SCABS

Leo Casey leoecasey at yahoo.com
Mon Dec 18 09:30:46 PST 2000


Doug writes:
> The Stranger, the Seattle alternate weekly,
> published a list of scabs in that city's newspaper
> strike
[http://www.thestranger.com/2000-12->07/other_news.html.] The union had asked them not to,
> saying it would look like they were going negative,
> but the Stranger did it anyway, denouncing the union
> a week later as a bunch of wimps (and their strike
> paper for sucking) http://www.thestranger.com/2000-
> 12-14/city.html What do folks think of
> this? >>

The decision of the union _not_ to go negative, in a public way, with the names of those who were scabbing on the strike may or may not have been a correct strategic choice.
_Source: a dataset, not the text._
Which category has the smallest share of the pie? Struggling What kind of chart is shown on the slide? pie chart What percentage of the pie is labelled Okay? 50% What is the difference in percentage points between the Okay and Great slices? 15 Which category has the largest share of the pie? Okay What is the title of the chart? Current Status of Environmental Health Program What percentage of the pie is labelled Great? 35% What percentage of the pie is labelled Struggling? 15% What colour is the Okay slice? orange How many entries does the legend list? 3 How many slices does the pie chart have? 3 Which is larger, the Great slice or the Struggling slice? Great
It would be next to impossible, at such a distance, to make an informed evaluation of their choice. But what is clear, on general principles, is that it was their choice -- and not someone else's -- to make. It is the livelihood and professional careers of the union members which is at stake, and it is their right -- and their right alone -- to make decisions about how to wage the fight to preserve and better it. I have always found that one of the hallmark of sectarian types which invariably makes me crazy is the willingness to fight to the last drop of someone else's blood. If it ain't your own blood, it ain't your decision to make.

Leo Casey United Federation of Teachers 260 Park Avenue South New York, New York 10010-7272 (212-598-6869)

Power concedes nothing without a demand. It never has, and it never will. If there is no struggle, there is no progress. Those who profess to favor freedom, and yet deprecate agitation are men who want crops without plowing the ground. They want rain without thunder and lightning. They want the ocean without the awful roar of its waters.